### WHAT YOU NEED TO DO:
I need only the number of lines in this data that contain the string "time".

### SUPPLIED MATERIAL:
════════════════════

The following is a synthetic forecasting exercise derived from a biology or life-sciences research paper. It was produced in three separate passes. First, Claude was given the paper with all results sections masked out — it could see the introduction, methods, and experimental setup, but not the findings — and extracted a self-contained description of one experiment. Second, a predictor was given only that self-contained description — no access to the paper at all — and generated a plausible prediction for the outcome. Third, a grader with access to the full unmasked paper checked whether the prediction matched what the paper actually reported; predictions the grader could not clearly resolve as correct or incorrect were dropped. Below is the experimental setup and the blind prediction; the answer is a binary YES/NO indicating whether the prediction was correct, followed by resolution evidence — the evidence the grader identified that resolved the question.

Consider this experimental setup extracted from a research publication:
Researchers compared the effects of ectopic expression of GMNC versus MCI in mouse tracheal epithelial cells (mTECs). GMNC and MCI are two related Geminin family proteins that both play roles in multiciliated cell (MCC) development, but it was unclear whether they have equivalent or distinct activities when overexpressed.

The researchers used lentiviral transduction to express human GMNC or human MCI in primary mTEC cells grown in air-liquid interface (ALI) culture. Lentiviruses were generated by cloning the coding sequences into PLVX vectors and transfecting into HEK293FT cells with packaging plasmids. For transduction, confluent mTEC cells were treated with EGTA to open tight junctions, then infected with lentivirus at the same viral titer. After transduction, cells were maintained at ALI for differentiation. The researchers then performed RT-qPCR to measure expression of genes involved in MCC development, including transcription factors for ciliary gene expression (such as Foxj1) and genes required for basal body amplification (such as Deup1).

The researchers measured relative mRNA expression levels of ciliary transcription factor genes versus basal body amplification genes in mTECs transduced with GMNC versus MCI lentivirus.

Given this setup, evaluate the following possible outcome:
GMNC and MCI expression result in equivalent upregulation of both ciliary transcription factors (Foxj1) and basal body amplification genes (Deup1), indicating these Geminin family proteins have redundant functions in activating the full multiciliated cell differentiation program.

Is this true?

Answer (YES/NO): NO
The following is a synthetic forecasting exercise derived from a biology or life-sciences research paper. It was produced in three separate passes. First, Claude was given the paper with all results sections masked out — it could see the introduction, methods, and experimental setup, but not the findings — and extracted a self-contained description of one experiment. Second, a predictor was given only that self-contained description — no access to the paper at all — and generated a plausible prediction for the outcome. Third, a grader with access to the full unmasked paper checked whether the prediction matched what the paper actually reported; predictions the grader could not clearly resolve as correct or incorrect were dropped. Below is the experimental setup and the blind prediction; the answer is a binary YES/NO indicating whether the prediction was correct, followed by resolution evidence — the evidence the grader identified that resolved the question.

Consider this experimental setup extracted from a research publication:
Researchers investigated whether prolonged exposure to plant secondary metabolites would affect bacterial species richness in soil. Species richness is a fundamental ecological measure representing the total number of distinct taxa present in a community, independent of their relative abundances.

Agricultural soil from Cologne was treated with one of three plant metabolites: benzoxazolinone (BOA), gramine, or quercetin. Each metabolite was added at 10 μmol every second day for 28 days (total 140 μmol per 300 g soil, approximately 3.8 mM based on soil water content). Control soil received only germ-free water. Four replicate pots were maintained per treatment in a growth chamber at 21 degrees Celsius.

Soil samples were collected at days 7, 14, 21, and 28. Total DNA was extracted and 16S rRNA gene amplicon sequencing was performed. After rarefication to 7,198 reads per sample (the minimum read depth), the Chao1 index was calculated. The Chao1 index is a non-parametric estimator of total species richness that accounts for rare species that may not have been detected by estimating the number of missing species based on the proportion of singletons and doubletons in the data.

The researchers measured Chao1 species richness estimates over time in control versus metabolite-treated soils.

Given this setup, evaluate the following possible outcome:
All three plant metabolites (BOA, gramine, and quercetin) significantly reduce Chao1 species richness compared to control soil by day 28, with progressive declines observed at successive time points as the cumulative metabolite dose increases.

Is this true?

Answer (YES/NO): NO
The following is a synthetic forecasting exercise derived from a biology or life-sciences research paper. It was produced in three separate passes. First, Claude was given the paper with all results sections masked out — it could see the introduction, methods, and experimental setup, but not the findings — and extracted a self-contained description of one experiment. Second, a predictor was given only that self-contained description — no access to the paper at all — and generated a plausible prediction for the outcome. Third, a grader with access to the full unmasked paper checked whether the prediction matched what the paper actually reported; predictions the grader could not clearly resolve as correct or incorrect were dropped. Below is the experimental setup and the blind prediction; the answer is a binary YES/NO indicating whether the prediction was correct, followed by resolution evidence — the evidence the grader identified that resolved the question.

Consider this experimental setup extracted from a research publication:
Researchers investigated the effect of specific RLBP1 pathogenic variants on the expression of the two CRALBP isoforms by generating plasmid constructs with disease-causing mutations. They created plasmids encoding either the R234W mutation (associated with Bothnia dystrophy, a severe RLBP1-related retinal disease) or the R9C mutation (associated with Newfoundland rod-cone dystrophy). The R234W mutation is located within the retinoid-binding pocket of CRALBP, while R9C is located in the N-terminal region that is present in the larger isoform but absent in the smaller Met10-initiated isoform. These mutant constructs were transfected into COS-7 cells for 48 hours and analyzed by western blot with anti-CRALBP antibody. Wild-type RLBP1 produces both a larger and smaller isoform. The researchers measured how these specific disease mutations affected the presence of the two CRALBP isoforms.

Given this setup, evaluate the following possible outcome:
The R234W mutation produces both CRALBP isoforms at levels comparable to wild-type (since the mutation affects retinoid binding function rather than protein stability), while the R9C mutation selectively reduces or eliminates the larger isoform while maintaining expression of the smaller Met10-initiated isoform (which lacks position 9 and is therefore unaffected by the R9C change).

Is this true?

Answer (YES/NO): NO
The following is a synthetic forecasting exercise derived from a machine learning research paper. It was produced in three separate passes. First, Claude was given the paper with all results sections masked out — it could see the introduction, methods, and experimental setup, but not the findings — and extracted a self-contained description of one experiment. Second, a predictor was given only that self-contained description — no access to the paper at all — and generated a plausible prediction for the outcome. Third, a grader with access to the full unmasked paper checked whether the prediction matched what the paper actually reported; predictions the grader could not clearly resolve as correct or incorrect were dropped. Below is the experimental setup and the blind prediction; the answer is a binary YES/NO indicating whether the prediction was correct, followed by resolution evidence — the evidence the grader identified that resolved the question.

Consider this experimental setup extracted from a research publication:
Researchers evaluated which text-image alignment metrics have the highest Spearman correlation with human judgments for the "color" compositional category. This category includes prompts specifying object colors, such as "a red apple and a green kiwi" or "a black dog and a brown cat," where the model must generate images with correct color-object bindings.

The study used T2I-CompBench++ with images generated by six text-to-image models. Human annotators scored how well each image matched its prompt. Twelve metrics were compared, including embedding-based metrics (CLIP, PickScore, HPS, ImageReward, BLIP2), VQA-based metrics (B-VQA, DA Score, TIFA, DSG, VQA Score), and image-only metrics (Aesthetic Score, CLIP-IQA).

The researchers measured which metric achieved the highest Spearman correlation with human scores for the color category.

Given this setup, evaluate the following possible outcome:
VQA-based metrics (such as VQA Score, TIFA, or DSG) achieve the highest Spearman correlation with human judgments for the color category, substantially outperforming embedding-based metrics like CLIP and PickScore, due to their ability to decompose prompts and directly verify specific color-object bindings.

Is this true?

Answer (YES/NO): YES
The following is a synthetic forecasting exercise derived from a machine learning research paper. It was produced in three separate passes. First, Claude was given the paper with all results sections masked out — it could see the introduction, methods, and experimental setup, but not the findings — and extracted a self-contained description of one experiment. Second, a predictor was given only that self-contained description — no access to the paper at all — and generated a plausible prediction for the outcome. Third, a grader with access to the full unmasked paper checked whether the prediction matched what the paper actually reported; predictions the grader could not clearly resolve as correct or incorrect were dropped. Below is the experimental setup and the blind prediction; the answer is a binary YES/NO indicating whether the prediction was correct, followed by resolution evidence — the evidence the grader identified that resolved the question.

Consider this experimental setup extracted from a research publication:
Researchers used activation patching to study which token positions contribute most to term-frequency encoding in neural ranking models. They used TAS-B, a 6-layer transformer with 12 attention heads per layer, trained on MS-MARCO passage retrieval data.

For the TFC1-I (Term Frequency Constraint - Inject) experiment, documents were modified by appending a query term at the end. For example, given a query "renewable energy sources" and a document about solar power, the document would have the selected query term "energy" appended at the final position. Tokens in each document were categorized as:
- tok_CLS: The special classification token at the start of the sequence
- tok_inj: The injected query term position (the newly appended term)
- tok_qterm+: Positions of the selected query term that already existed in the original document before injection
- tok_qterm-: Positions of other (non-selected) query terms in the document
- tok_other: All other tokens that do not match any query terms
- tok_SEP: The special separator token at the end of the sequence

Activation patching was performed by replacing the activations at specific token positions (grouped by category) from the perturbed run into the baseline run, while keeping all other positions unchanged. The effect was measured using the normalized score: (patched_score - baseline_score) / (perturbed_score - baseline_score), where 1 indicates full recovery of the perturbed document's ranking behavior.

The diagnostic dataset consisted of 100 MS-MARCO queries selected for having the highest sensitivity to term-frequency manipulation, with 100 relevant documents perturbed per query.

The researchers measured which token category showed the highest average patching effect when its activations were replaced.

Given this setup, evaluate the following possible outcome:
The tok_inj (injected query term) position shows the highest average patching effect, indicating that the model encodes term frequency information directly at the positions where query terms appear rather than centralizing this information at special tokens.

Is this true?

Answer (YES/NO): YES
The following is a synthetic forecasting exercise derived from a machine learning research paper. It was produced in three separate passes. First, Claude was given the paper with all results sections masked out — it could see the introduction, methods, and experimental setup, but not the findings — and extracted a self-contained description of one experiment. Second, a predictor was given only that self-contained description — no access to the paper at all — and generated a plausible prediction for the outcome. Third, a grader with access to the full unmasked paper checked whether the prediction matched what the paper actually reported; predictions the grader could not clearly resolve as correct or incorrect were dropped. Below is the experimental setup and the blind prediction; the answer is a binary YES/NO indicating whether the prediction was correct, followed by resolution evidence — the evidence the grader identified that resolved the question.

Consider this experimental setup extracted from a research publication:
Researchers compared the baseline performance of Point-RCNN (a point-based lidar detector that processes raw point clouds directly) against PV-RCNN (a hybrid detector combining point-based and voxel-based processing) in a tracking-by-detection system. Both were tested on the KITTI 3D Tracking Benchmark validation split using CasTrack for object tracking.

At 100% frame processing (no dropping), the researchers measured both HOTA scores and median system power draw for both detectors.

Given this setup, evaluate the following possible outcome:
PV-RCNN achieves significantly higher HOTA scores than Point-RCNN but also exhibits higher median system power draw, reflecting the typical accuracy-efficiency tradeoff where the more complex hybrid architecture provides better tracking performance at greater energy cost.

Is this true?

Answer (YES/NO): NO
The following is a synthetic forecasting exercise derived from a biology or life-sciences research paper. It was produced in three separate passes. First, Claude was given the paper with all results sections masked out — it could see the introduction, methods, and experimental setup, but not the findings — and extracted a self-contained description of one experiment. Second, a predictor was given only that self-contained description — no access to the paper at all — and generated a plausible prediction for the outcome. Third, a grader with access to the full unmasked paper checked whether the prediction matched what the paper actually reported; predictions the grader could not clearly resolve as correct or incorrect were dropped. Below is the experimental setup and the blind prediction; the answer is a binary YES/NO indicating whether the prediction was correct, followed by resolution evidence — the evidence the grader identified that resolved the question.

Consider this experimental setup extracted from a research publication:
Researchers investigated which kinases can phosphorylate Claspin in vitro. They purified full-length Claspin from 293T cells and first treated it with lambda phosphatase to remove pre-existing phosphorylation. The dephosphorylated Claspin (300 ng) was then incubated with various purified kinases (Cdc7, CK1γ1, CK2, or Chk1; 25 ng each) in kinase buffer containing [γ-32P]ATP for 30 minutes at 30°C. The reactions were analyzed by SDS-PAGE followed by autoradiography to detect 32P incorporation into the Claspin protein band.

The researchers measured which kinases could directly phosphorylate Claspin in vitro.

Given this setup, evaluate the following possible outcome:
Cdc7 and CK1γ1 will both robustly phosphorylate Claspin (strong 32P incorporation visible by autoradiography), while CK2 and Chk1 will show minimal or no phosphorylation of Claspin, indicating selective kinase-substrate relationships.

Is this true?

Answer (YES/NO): NO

════════════════════

### ANSWER SPACE:
2